0:58:02.1 Stephen Dinan: I would say that he's really good at crystallizing this masculine creation pattern, if you will. It's like it's more mentally-driven, accelerated, it's like, "How can we do it faster, faster?" Which is very Silicon Valley, it's built on speed first to market, the most audacious size. And so I think that in our space, it's important to also have the more feminine track, which is the more, receive a vision, let it gestate, really tune in about what's the most optimal vision... What's the most optimal form? And somehow you have to... I think the best things are gonna include both. Because, Musk makes a lot happen, but he also does an incredible amount of damage in people's lives, the people who work for him. And some of the company... I think he's made a complete mess out of Twitter. So it's like, this masculine pattern by itself doesn't necessarily lead to wonderful things that are serving humanity, can lead to really dark corners too. I think that he doesn't really do the more integrative, really deep listening, and also coalescing the right people and teams, he just is driving from end point goal as fast as possible, which makes him great from a Silicon Valley money standpoint, but it makes him also a disaster in other ways as a leader.

0:59:22.1 Stephen Dinan: And so it's, in some ways, he becomes the exemplar of like, how to... The apex of the current system and the shadow of the current system. And I think it's coming at us to create something that's more balanced and whole. So it's like, there's a... I almost feel like there's a subtle energetic field that is getting created around new initiatives and projects, and the more... The design for things I often think reside in the un-manifest form that we've actually collaborated on them as souls, and we're in the business of out-picturing. So when I got the download about Shift, it wasn't like, "Oh, you need to start working on building something." It was like, "This is what you contracted to create in this lifetime, and it's this vast architecture," and we're still only 3% of what I... The original download I got. It was just like, I was given a glimpse in that meditative state. I think it was day three or four after the harsh part of really getting into the deeper zone, and then it's like, "Oh, it just downloaded in."

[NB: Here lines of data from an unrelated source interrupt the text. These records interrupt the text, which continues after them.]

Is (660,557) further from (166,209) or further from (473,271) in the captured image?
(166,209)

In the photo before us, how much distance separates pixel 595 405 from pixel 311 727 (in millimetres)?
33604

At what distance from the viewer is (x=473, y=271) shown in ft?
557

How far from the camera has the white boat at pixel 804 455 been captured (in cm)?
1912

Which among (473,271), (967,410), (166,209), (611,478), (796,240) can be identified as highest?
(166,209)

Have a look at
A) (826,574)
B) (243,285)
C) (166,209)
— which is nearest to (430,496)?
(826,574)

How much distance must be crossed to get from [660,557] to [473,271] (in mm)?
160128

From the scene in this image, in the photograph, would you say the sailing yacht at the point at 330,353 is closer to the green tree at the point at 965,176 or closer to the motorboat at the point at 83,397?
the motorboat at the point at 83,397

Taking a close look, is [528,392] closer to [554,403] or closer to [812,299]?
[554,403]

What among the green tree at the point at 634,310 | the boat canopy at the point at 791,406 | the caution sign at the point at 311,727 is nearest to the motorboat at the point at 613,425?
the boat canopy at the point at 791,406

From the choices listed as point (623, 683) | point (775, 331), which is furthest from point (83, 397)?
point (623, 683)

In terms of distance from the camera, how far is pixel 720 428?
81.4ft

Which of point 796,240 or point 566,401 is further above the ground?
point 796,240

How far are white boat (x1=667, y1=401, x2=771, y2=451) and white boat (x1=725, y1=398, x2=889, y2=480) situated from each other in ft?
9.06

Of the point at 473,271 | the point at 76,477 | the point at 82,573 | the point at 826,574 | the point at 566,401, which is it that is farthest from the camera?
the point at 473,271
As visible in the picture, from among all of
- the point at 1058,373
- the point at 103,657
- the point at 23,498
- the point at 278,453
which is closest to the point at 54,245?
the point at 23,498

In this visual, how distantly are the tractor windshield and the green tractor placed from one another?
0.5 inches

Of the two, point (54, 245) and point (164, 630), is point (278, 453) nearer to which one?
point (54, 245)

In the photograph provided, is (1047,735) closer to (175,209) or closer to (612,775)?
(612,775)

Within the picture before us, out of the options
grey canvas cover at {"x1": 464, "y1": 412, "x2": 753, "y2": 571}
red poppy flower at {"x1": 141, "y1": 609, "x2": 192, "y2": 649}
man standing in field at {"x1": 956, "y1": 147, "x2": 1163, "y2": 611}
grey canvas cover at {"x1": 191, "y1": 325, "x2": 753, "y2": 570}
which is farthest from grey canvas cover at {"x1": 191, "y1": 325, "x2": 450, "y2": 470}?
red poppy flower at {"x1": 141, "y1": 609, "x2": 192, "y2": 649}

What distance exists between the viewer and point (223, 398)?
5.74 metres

1:00:23.7 Stephen Dinan: And so what I'm always trying to do now with creation is, if you download things in and you're aligning with the subtle energy behind something, and the sense that there are all these different collaborators who have worked on creating something together at a higher level than we're consciously aware of, and so then we're just trying to align and out-picture it. Then I think it can be a lot more... It can be easier and it can be more of a flow state that complements the other. Now, I think what he's doing is, he's building... It's an interesting discipline, it's a rigorous discipline, it's cutting away what doesn't serve, challenging things, pushing things. And this other process, I think is really vital. I don't know exactly how to balance those things, but in a way, I think that's what we're aiming towards is, can we integrate both wings in a way that actually leads to really integrated whole systems that aren't built on suffering of one kind or another, forcing people to have meetings away from their family and sleep in the office Saturday night? It's like that's brutal to families.

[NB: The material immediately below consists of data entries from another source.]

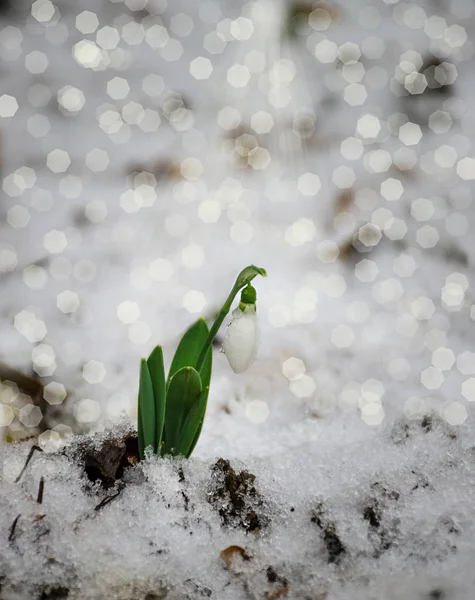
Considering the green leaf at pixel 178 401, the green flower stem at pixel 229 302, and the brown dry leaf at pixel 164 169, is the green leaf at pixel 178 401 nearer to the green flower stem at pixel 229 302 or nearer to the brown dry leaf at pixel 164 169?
the green flower stem at pixel 229 302

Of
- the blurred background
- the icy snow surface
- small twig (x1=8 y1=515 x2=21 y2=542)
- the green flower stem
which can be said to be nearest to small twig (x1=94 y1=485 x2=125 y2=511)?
the icy snow surface

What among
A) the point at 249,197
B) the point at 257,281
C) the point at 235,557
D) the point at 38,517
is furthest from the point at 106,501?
the point at 249,197

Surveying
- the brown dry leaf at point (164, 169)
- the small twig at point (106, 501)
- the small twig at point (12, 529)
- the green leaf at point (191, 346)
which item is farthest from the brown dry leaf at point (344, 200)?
the small twig at point (12, 529)

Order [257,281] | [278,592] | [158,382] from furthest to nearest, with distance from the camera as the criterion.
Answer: [257,281] → [158,382] → [278,592]

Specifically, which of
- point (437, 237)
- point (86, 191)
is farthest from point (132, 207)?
point (437, 237)

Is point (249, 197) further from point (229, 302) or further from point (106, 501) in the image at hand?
point (106, 501)

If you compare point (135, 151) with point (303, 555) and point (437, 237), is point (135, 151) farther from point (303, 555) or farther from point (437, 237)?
point (303, 555)

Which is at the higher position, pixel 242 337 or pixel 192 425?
pixel 242 337
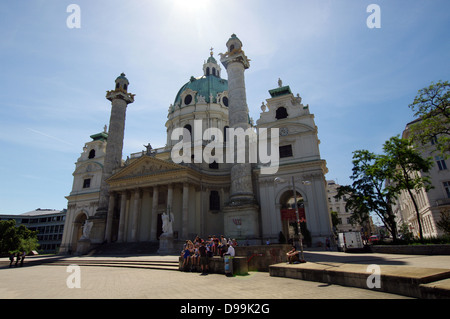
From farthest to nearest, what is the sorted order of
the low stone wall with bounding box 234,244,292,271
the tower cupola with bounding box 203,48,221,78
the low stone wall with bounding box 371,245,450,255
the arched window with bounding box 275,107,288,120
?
the tower cupola with bounding box 203,48,221,78 → the arched window with bounding box 275,107,288,120 → the low stone wall with bounding box 371,245,450,255 → the low stone wall with bounding box 234,244,292,271

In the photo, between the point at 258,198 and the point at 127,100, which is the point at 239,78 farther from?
the point at 127,100

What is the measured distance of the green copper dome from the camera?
49.2 m

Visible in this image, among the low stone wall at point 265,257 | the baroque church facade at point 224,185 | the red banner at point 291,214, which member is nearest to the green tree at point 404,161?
the baroque church facade at point 224,185

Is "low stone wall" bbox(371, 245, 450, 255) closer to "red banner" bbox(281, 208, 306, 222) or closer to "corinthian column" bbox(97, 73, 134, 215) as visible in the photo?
"red banner" bbox(281, 208, 306, 222)

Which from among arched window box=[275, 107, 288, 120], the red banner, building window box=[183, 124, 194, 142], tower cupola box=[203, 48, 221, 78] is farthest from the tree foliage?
tower cupola box=[203, 48, 221, 78]

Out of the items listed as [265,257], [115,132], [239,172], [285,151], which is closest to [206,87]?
[115,132]

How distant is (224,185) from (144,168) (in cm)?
1144

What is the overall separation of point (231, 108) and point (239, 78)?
13.2 feet

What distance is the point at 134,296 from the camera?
750cm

1:01:30.9 Stephen Dinan: And the amount of damage that Elon Musk has caused the families of his employees is enormous. He's probably... There's gonna be tens of millions of dollars of therapy required [chuckle] for some of the people who are kids of his employees. And he's also created breakthroughs in multiple industries. And I always will give him credit for, really, electric car adoption. It's like we would not be where we are without the Tesla. So there is sometimes a need to push things through, and it's like war time footings, you need that masculine discipline. And it's like if you've got Russia coming in, it's like you need to have that level of discipline and the fierceness and the focus and the iterations that's required. And if you're building a growth center for human awakening and flourishing, it's gotta have this other component too, or else something's gonna tear in the fabric.

1:02:24.9 Paul F. Austin: Right. Yeah. And I think in some ways, the future is, how do we do both? How do we... Now, Elon... And I bring up Elon as an example, 'cause I think in some ways he's more likeable than Jeff Bezos and Warren Buffett, and even Steve Jobs. And I think on another hand, he's... I wrote, he's a somewhat benevolent autocrat. A somewhat benevolent autocrat. He really does, and has done things that are great for the world, and will be great for the world. I truly believe that. And like you said, and I think he's aware of this, it's like their shadow that he has, his demon mode, as they call it, where it can cause and create a lot of havoc and damage. And so it's like a lot of the employees that he ends up attracting are people who don't have families, or single men who wanna go and be really intense about it. And as soon as people start to have families, they're like, "Forget it... "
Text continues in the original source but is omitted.